The injurious effect of notoriety upon the individual himself who is so unfortunate as to have it is manifold. It is almost fatal to personal piety. The devout and saintly men in the history of the Church have not been local celebrities. No deep and pure character is formed under the intoxicating stimulus of a crowd of partisans. On the contrary, infirm virtue, sad lapses, and great scandals are apt to come in connection with such influences. The effect upon the preacher in puffing him up with self-conceit is remarkable. It is very difficult for him to think others better than himself, and to condescend to men of low estate (....)

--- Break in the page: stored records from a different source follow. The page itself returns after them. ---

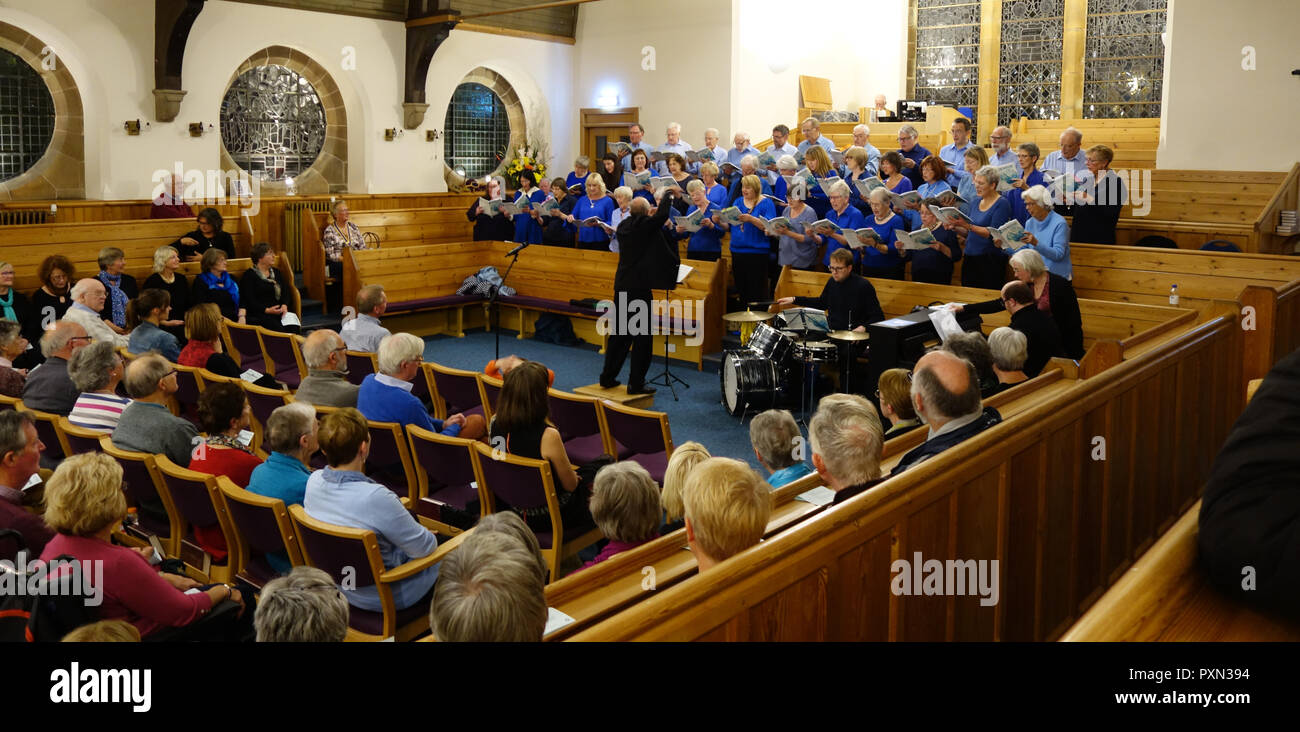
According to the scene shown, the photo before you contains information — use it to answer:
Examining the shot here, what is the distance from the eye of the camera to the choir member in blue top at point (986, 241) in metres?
7.59

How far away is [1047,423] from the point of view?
3.17 metres

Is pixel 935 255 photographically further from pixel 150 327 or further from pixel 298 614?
pixel 298 614

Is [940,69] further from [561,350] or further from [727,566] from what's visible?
[727,566]

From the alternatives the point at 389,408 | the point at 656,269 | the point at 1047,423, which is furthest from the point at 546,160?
the point at 1047,423

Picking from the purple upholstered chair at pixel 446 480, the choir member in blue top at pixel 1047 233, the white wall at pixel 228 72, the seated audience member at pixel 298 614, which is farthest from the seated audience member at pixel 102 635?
the white wall at pixel 228 72

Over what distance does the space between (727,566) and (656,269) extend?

It is a dark day for a church, and it betokens great spiritual decline when the people cease to be content with thoughtful, devout, and scriptural teaching, and clamor for celebrated preachers. The demand will create the supply, and the church will be filled with declaimers and ecclesiastical charlatans. There will be no truly great men produced; and what is far worse no truly good men. There will be abundance of notoriety but no fame; and what is worse no piety. In thus foolishly and wickedly trying to find their life, both the preachers and the people will have lost it.

As it stands, it could be a prophecy of Ted Haggard or an analysis of Joel Osteen. But take out the bit about abhorring doctrine and loose and easy-going ethics and could these warnings not apply to the way some Reformed christians view some of their prominent preachers?